…un normalissimo b-movie girato però da un regista piuttosto in gamba…
Ho appena visto questo film, e già non mi ricordo più il titolo…vorrà dire qualcosa?
Direi che è assolutamente il tipico film da domenica sera.
Soprattutto quando devi occupare il cervello il meno possibile, dato che t’è appena passato un mal di testa da doposbronza che ucciderebbe un rinoceronte culturista adulto.
L’idea geniale di John Woo è prendere la trama da un qualsiasi testo di “gestione e innovazione dei progetti / studi di fabbricazione” per ingegneri gestionali, nel quale si parli di “backward engineering”.

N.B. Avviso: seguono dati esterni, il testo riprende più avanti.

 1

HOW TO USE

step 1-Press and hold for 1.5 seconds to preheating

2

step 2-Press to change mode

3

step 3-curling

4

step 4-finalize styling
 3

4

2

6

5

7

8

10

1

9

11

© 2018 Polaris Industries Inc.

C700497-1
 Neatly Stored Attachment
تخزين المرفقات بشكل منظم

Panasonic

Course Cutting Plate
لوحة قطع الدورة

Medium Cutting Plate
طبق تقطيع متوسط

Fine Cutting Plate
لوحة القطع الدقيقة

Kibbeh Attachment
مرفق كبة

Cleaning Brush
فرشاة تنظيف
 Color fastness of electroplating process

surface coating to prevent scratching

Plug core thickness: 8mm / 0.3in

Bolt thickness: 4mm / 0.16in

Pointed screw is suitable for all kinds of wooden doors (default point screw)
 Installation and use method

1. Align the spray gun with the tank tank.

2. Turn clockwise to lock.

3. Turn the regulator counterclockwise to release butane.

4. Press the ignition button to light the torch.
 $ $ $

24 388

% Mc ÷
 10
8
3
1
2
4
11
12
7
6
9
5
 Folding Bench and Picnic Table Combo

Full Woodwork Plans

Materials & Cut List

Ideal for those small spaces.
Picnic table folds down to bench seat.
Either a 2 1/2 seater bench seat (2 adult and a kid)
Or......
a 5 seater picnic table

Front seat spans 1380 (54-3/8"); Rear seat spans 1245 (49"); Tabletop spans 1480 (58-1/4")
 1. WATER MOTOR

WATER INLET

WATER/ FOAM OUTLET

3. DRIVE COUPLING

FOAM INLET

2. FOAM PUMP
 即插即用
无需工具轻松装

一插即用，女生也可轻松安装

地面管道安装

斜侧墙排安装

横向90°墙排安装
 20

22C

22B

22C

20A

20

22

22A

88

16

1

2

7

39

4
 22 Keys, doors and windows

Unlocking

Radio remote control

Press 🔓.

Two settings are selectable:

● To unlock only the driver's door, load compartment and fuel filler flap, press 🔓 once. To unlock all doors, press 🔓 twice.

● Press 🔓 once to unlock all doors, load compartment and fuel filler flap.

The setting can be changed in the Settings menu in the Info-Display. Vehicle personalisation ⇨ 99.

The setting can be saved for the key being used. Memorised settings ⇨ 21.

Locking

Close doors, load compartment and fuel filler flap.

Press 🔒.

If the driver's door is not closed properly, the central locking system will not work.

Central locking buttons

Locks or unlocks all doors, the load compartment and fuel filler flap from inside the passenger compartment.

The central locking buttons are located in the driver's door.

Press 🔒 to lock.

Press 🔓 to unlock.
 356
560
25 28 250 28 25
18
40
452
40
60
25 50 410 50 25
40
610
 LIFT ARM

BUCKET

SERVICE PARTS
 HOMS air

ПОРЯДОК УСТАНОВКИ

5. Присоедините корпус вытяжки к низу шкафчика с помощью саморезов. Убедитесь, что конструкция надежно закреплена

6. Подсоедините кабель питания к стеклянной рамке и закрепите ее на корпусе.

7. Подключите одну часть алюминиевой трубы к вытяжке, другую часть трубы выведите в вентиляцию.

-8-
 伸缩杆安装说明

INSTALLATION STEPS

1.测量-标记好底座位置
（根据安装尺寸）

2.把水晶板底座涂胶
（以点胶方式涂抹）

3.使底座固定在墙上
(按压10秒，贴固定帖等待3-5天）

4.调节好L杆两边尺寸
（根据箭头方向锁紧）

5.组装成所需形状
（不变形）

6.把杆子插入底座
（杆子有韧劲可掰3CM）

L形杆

Per i non addetti si tratta di quella particolare (ohhhh) tecnica di studio che consiste dal partire da un prodotto finito, smontarlo, e eliminare tutto il superfluo, le parti in movimento ecc ecc, in modo da rendere il prodotto più funzionale, semplice da assemblare e magari migliorarlo…
Il protagonista, un improbabile ingegnere interpretato da Ben Affleck (sfido a trovarne uno in un qualunque politecnico…sembra già l’ing. aerospaziale che il buon Tom Cruise si scopaccia in “Top Gun”), fa esattamente quello come mestiere.
Aggiungendo però il fatto che dato che migliora i prodotti della “concorrenza” deve fare tutto in segreto e alla fine di ogni lavoro si fa cancellare la memoria. Curioso come metodo della
tutela della paternità delle invenzioni… ma tant’è.
Succede poi che il buon Affleck si ritrovi a fare il suo mestiere su se stesso. Fa il solito lavoro per 3 anni (quindi perde 3 anni di ricordi) lavorando su un improbabile obbiettivo in grado di far vedere il futuro seguendo la curvatura dell’universo… tipo che Einstein sta grattando
il coperchio della bara in preda a convulsioni.
Finito il lavoro il ragazzino scopre che causerà la sostanziale fine del mondo e quindi prova a mandare all’aria tutto, possibilmente senza rimetterci la pelle, fidanzata e i suoi 90Mln di dollari di stipendi. quindi guarda nel futuro e partendo dal risultato finale prova a modificare tutto.
Da questo punto il film diventa praticamente identico ad un videogioco alla Monkey Island nel quale va usato l’oggetto giusto al posto giusto nel momento giusto.
John Woo dimostra di essere un ottimo regista di film d’azione: pochi limoni, storia d’amore fredda come un blocco di granito e esplosioni…tante, belle e grosse!
Affleck dimostra di aver imparato ad usare un bastone in combattimento dopo aver interpretato il ciec… non vedente (sono un fan del politically correct eh!) DareDevil.
Anzi, probabilmente visto il culo che s’è fatto ad imparare il Woo ha pensato bene di non sprecare tempo e farglielo usare.
La Thurman non è niente male, ma in un paio d’occasioni fa la figura della studentessa delle superiori imbecille che non capisce più na sega quando il figo di turno la baccaglia.
Per il resto è un normalissimo b-movie girato però da un regista piuttosto in gamba.
Banale e scontato il finale. Banali e scontati alcuni espedienti (alcuni presi di peso dagli 007 di Moore). Particolarmente intuitivi i cattivi i quali scoprono quello che aveva fatto l’eroe almeno 30 minuti dopo lo spettatore meno attento in sala.
L’agilità mentale di un bradipo marmorizzato praticamente.
Il commento finale è quello iniziale…va bene la domenica pomeriggio…
voto: 5
Paycheck di John Woo - USA 2003 - Interpreti:
Ben Affleck, Aaron Echkart, Uma Thurman, Paul Giamatti, Colm Feore, Joe Morton, Michael C. Hall.